__Assignment__: Among the records below, the line containing "Shake Shack slides" marks the start. Output it and all lines after it exactly.

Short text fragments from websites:
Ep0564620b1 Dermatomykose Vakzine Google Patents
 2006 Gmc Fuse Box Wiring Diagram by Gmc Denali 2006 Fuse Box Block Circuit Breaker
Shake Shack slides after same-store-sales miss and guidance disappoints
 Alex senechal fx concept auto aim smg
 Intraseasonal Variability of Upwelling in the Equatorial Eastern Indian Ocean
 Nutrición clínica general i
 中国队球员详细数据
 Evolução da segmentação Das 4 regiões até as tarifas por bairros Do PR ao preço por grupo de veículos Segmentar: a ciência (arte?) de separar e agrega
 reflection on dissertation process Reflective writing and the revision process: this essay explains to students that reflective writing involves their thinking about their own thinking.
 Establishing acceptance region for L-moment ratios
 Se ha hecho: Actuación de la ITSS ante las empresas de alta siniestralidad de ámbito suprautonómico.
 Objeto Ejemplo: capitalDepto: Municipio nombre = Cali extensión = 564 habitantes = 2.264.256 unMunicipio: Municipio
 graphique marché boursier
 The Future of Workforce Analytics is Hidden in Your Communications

__Written reply__:
Shake Shack slides after same-store-sales miss and guidance disappoints
 Alex senechal fx concept auto aim smg
 Intraseasonal Variability of Upwelling in the Equatorial Eastern Indian Ocean
 Nutrición clínica general i
 中国队球员详细数据
 Evolução da segmentação Das 4 regiões até as tarifas por bairros Do PR ao preço por grupo de veículos Segmentar: a ciência (arte?) de separar e agrega
 reflection on dissertation process Reflective writing and the revision process: this essay explains to students that reflective writing involves their thinking about their own thinking.
 Establishing acceptance region for L-moment ratios
 Se ha hecho: Actuación de la ITSS ante las empresas de alta siniestralidad de ámbito suprautonómico.
 Objeto Ejemplo: capitalDepto: Municipio nombre = Cali extensión = 564 habitantes = 2.264.256 unMunicipio: Municipio
 graphique marché boursier
 The Future of Workforce Analytics is Hidden in Your Communications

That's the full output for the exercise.